# Use and Manage Public Data in Research Projects -- Example 1

Tian Lou \
July, 2022

## Table of Contents
<a id = "toc"> </a>

- [BLS API Library](#api_lib)
- [Get Adams County's Monthly Unemployment Rates](#adams_ur)
- [Get 88 Ohio Counties' Monthly Unemployment Rates](#all_cnty_ur)

## BLS API Library
<a id = "api_lib"> </a>

[Go back to Table of Content](#toc)

In this notebook, we will use BLS API to retrieve 2020 - 2022 Ohio county level unemployment rates. Many developers have already created Python libraries that give us eaiser options to use API. The library we will use in this example is called "bls". Check its documentation on Github for more information: https://github.com/OliverSherouse/bls

For information about BLS API, see: https://www.bls.gov/developers/home.htm

In [None]:
#Import libraries
import pandas as pd
import numpy as np

#BLS API
import bls as bls

Before using BLS API, you need to have two things ready.

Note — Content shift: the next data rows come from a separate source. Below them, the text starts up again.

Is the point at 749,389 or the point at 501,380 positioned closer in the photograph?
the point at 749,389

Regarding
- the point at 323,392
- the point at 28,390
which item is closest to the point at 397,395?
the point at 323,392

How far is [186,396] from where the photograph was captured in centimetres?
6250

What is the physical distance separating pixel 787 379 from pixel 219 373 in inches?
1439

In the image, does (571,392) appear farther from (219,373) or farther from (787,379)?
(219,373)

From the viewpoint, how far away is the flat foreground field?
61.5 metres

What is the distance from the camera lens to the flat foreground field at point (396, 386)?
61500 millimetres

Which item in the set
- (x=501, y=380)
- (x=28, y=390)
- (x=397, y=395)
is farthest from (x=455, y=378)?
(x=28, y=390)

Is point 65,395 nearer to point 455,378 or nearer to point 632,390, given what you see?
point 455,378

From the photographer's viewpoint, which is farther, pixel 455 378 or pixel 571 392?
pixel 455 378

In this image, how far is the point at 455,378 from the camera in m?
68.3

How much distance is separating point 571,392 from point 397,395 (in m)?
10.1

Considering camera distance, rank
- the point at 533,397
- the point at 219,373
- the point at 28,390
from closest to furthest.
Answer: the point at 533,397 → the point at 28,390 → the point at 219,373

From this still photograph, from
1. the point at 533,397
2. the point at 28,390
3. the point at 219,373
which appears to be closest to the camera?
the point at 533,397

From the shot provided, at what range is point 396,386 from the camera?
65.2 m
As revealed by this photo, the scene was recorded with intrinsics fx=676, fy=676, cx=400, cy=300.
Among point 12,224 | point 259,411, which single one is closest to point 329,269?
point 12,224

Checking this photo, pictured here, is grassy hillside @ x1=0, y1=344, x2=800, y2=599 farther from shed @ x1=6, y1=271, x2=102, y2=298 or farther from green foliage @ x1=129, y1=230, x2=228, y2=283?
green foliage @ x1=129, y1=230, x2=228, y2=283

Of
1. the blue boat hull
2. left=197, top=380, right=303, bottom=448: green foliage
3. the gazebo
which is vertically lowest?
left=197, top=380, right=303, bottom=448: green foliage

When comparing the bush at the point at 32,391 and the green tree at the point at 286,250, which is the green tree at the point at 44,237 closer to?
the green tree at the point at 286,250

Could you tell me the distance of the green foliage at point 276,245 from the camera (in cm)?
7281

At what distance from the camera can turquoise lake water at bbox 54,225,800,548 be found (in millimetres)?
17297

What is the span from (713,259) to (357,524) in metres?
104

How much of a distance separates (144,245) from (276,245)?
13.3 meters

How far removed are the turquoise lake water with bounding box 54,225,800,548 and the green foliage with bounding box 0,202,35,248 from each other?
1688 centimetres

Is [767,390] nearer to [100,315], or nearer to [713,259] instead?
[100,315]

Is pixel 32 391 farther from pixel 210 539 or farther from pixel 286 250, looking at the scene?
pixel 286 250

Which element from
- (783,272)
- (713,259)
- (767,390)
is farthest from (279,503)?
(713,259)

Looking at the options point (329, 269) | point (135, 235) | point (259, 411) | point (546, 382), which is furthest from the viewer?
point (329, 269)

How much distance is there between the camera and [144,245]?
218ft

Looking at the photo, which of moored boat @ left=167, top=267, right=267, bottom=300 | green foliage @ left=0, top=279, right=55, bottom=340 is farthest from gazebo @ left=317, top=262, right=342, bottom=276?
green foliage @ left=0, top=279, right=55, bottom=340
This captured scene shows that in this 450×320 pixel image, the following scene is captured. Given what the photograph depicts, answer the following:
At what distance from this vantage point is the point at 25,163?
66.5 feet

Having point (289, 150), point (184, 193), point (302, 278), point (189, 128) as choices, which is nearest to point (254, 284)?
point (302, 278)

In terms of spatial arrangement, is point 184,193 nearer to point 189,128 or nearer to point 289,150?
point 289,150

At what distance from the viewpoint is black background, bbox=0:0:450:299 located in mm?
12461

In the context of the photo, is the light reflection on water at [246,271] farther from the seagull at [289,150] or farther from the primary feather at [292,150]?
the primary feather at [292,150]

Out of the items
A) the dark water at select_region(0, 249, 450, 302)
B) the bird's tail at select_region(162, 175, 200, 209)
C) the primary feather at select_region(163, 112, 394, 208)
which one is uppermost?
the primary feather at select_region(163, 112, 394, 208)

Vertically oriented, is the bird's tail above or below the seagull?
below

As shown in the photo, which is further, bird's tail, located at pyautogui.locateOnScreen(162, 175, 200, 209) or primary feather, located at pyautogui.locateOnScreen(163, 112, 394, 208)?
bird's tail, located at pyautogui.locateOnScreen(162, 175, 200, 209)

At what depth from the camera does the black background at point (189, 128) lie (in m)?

1. **Create a public data API account and register for a key on BLS website**: https://data.bls.gov/registrationEngine/
2. **Know the series id(s) of the data you want to retrieve.** 

<div class="alert alert-danger"><strong></strong> Here is an example of the series ids for Ohio Adams County's labor force, employment, unemployment, and unemployment rate. <br></div> 

![BLS.PNG](attachment:BLS.PNG)

<div class="alert alert-danger"><strong>LAUCN390010000000003</strong> is the series id of the unemployment rate of Adams County in Ohio. <strong>LAUCN</strong> represents the data series. <strong>39</strong> is the state FIPS code and <strong>001</strong> is the county FIPS code. <br></div> 

## Get Adams County's Monthly Unemployment Rates
<a id = "adams_ur"> </a>

[Go back to Table of Content](#toc)

In [None]:
#Get Adams County's monthly unemployment rates from 2020 to 2022
adams_ur_df = pd.DataFrame(bls.get_series('LAUCN390010000000003',2020,2022, key = 'YOUR_BLS_KEY')).reset_index()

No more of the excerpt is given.